======== EXCERPTED PASSAGE
Copyright, attracting attention from the academic world (Source: International Joint Conference on Natural Language Processing, ACL-IJCNLP 2021 )

  • The Necessity of Paying Attention: Positively Amending the Law With AI and Creators in Mind

A second reason to be concerned about copyright is that many copyright laws have not yet taken into account the development of AI models. This may seem paradoxical, but it is something that requires attention for the positive development of AI. Mass learning is essential to creating superior AI, but there are no clear standards for copyright infringement when using data for AI training.

Looking at Article 1 (Purpose) of the Copyright Act, it is stated that “the purpose of this Act is to contribute to the improvement and development of culture and related industries by protecting the rights of authors and rights adjacent to them and promoting the fair use of copyrighted works.” As you can see, the copyright law does not yet consider the “AI industry.” At the time this law was enacted, AI did not receive as much attention as it does today, with its performance not as superior as today’s.
================
▸ TASK SET:
a: According to the passage on copyright and AI, why does the Copyright Act not yet consider the "AI industry"? Answer in one to three sentences.
b: Continue the passage on copyright and AI, starting after its last sentence.
======== EXTRACTED MATERIAL
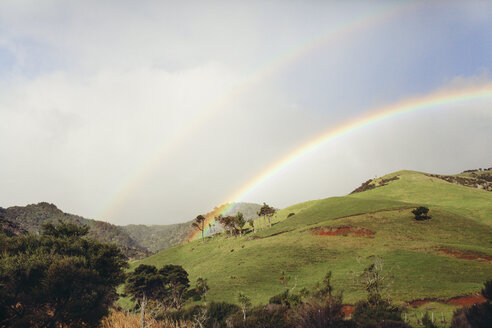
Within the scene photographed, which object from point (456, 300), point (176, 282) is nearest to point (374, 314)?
point (456, 300)

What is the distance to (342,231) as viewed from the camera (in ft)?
274

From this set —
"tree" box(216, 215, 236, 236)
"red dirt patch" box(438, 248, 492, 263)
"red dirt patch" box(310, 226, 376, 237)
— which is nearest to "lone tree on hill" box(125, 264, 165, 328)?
"red dirt patch" box(310, 226, 376, 237)

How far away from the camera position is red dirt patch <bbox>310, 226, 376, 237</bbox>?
80.0 meters

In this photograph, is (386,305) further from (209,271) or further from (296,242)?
(209,271)

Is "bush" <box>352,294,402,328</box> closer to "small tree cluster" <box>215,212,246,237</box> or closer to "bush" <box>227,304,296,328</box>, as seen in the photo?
"bush" <box>227,304,296,328</box>

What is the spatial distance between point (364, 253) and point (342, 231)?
17923 millimetres

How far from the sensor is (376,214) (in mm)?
93875

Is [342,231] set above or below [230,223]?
below

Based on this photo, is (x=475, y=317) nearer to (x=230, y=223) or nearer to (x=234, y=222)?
(x=234, y=222)

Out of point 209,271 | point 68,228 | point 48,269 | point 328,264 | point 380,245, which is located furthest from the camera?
point 209,271

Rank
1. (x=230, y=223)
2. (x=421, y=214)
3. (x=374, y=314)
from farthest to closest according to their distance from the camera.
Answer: (x=230, y=223) → (x=421, y=214) → (x=374, y=314)

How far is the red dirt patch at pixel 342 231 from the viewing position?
262 ft

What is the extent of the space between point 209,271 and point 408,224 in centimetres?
5953

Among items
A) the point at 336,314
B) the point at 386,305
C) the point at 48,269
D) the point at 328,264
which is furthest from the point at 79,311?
the point at 328,264
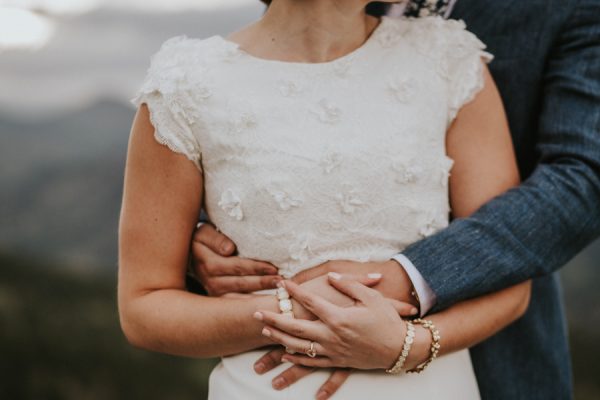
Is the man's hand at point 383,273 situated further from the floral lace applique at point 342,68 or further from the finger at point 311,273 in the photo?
================
▸ RESPONSES IN ORDER:
a: When the law was enacted, AI did not get as much attention as it does today. Its performance was also not as superior as it is now.

b:
Starting 2020, an amendment to the Copyright Act included a new copyright disclaimer to address the field of AI. While this is being promoted to reflect current trends and advancements, continuous attention is required to positively revise the law with both AI and creators in mind.

What is Copyright Law?

So what exactly is copyright? 

  • Copyright: The right given to creators for their results (works) in expressing people's thoughts and emotions. If “creativity” is involved, this occurs naturally without a separate registration procedure.
    (Example: The Copyright of a painting naturally belongs to the artist.

How does the law describe Copyrighted works?

  • Work: The result of expressing a person's thoughts and emotions

    • Novels, poems, theses, lectures, speeches, screenplays, and other literary works

    • Musical works

    • Drama, dance, pantomime, and other theatrical works

    • Paintings, calligraphy, sculptures, prints, crafts, works of applied art, and other works of art

    • Models and design books for buildings and construction; other architectural works

    • Photographic works (including those produced in similar fashions)

    • Video work

    • Maps, charts, blueprints, schematics, models, and other graphic works

    • Computer program work

There are many types of Copyrighted works, such as the ones listed above, and those who work with AI will have heard much about text and image Copyrighted works specifically. Elements necessary for AI model development, such as literature, music, video, and photography, are protected as Copyrighted works.

However, there are works that are not protected by Copyright law.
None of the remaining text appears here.